Copy out the records word for word, from the line containing "How far is (x=847, y=764)" through the line containing "489 centimetres", both of those lines included.

--- Material shown ---

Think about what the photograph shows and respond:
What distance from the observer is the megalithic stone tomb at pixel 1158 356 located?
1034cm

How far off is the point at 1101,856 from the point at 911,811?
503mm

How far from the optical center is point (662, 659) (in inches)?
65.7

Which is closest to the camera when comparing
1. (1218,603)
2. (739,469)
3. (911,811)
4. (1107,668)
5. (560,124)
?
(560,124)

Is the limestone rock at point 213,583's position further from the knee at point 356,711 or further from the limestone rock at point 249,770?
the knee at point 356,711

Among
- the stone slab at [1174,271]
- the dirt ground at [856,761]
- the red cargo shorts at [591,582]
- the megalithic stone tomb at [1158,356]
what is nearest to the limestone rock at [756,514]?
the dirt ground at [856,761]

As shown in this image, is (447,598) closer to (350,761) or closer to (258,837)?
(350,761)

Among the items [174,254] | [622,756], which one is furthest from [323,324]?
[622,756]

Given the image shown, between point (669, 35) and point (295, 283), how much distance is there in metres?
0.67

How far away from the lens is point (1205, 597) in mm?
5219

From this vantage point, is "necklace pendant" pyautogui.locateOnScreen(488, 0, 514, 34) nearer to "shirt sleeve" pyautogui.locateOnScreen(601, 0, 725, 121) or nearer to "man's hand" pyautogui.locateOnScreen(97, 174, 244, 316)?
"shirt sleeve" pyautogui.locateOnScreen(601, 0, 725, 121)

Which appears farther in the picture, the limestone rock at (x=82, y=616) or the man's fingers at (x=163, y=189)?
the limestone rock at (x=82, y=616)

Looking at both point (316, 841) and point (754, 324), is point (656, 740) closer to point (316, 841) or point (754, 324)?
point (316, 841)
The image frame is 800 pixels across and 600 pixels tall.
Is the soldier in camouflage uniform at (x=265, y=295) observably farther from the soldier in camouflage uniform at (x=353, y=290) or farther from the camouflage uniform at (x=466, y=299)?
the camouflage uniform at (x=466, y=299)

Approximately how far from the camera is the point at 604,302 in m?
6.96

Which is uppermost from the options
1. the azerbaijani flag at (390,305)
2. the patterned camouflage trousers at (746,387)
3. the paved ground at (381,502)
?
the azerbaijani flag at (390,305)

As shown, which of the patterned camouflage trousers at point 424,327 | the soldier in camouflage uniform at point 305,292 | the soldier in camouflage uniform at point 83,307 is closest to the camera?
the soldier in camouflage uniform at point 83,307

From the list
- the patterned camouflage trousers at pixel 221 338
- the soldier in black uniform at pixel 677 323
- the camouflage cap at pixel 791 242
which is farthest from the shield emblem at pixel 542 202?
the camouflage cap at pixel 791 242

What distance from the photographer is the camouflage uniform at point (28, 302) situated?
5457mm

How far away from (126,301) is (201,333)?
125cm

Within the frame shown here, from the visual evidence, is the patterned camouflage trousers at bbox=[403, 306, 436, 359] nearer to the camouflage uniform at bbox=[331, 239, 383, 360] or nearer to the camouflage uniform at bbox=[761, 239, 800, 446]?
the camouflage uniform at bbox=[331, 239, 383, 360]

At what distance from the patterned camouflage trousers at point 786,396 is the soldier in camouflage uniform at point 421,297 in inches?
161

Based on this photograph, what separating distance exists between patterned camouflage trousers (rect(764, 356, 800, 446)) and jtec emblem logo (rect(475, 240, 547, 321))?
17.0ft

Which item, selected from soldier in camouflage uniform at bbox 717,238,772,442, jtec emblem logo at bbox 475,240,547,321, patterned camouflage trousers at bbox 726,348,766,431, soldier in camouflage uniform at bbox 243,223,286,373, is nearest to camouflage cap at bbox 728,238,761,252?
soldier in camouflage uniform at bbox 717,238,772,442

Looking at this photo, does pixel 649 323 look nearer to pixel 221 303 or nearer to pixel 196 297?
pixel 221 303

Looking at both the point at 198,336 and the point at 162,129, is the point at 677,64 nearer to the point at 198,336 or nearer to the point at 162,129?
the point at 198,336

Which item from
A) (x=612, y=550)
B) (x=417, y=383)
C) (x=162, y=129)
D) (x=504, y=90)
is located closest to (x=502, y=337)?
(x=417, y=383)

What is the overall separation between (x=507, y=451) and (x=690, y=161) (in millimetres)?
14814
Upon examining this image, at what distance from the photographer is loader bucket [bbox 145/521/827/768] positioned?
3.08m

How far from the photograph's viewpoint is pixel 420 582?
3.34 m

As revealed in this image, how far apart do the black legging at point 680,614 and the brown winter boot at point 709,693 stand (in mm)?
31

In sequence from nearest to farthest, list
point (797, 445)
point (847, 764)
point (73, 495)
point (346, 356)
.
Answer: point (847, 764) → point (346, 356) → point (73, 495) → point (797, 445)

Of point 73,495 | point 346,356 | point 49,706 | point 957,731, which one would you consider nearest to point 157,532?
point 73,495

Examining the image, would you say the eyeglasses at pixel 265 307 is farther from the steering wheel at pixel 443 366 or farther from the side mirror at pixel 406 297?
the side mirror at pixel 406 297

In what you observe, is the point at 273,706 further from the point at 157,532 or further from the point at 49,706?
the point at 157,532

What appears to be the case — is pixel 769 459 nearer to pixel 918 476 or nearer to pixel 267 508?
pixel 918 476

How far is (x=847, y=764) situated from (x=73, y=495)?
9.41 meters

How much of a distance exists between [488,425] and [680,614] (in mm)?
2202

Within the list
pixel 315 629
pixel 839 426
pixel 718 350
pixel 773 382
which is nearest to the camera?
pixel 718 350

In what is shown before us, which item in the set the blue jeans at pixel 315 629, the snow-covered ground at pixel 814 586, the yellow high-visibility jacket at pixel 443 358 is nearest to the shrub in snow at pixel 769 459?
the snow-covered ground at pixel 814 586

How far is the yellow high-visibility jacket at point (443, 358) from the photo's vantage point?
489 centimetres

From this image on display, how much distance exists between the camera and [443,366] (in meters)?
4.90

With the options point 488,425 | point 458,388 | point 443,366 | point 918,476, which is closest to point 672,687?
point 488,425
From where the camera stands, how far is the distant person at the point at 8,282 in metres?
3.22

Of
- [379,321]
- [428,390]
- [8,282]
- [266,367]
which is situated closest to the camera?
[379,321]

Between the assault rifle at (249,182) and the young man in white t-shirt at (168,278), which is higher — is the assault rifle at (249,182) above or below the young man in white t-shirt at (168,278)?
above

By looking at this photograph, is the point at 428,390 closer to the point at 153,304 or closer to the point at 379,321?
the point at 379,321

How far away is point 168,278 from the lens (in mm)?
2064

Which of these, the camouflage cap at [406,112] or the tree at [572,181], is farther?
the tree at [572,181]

---

* [Result]
How far is (x=847, y=764) situated from (x=73, y=495)?
9.41 meters

How much of a distance exists between [488,425] and [680,614] (in mm)?
2202

Within the list
pixel 315 629
pixel 839 426
pixel 718 350
pixel 773 382
which is nearest to the camera?
pixel 718 350

In what is shown before us, which item in the set the blue jeans at pixel 315 629, the snow-covered ground at pixel 814 586, the yellow high-visibility jacket at pixel 443 358 is nearest to the shrub in snow at pixel 769 459?
the snow-covered ground at pixel 814 586

How far is the yellow high-visibility jacket at point (443, 358) from the photo's vantage point?
489 centimetres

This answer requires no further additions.